As ultrasound can detect short-term synovial response [50], assessments of the knee and the shoulder was carried out both longitudinally and transversely by high frequency ultrasound (US) in B-mode (Philips HDI 5000) and total synovial membrane thickness was measured using grayscale on the day of entry into the study and 14 days later. Grayscale synovial hypertrophy was defined according to Outcome Measures in Rheumatology (OMERACT) definitions [68]. Inflammation was characterized by the swelling of synovial lining, which was associated with an increase of synovial fluid, and an increased perfusion of the lining [69,70].
The measurement of the synovial thickness was performed according to the protocol recommended by European League Against Rheumatism (EULAR) and a study performed by Jan et al. [71]. In both cases, the largest anteroposterior diameter in the US image was evaluated.

5. Conclusions

While the systematic therapy of NSAID causes substantial side effects, including gastritis and gastric ulcer disease, renal impairment, hypertension, and thrombotic events, the topical administration of NSAIDs offers the advantage of local, enhanced drug delivery to affected tissues with reduced incidence of systematic adverse effects [72]. In our present study, the combination of diclofenac sodium, methyl salicylate with a natural component Calendula officinalis extract in gel formulation showed good diffusion property of drugs that may provide high tissue concentration leading to better and longer pain relief and anti-inflammatory effect. The proper local treatment of rheumatoid arthritis may also help patients to prevent immediate surgical intervention and to enhance quality of life activities.

Author Contributions

P.F., I.B., and L.V. designed the experiment. L.J., R.S. and A.P. conducted the experiments. T.J. and R.L.S. carried out the analytical part of the experiments. E.M. and M.M. evaluated the data. M.C. conducted the statistical analysis. F.C. carried out the clinical trials. All authors have read and agreed to the published version of the manuscript.

Funding

The research was supported by the Thematic Excellence Programme (TKP2020-IKA-04) of the Ministry for Innovation and Technology in Hungary. The research was carried out under the project Debrecen Venture Catapult (EFOP-3.6.1-16-2016-0002). The project is supported by the European Union, the Co-funded by the European Social Fund. The work/publication is supported by the GINOP-2.3.3-15-2016-00021 “Developing Pharmaceutical Technology R&D Infrastructure on the University of Debrecen” project. The project is co-financed by the European Union and the European Regional Development Fund. The present work was supported by “Domus Hungarica Scientiarum et Artium” research grant in 2018 and Research contract-University of Oradea, nr. 6/2016.

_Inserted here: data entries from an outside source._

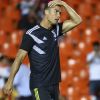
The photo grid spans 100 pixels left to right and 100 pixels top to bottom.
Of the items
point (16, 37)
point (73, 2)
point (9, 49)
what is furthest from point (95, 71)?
point (73, 2)

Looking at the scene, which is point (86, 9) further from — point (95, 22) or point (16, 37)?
point (16, 37)

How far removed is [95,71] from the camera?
1039 centimetres

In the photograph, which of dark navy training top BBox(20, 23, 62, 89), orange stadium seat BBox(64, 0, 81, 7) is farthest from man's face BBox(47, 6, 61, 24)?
orange stadium seat BBox(64, 0, 81, 7)

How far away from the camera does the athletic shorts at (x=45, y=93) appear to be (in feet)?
20.4

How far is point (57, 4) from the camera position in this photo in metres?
6.27

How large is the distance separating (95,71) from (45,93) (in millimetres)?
4256

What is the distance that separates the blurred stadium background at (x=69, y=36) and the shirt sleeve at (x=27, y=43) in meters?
4.76

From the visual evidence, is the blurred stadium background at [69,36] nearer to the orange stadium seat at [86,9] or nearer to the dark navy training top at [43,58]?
the orange stadium seat at [86,9]

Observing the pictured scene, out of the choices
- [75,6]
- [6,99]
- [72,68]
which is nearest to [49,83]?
[6,99]

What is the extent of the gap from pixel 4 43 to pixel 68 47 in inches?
69.8

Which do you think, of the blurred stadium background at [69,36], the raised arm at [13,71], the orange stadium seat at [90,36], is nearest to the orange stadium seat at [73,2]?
the blurred stadium background at [69,36]

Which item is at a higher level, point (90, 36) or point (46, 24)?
point (46, 24)

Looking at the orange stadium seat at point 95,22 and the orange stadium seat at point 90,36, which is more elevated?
the orange stadium seat at point 95,22

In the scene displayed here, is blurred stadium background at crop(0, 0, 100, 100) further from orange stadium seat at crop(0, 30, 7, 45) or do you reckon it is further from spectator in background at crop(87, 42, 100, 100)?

Institutional Review Board Statement

The study was conducted according to the guidelines of the Declaration of Helsinki, and approved by the Ethics Committee of the Rehabilitation Clinical Hospital Băile Felix, Bihor, Romania (protocol code 12820/28.12.2018.).

Informed Consent Statement

Informed consent was obtained from all subjects involved in the study.

Data Availability Statement

The data presented in this study are available on request from the corresponding author. The data are not publicly available due to ethical reason.

Conflicts of Interest

The authors declare no conflict of interest.

Sample Availability

Samples of the compounds are not available from the authors.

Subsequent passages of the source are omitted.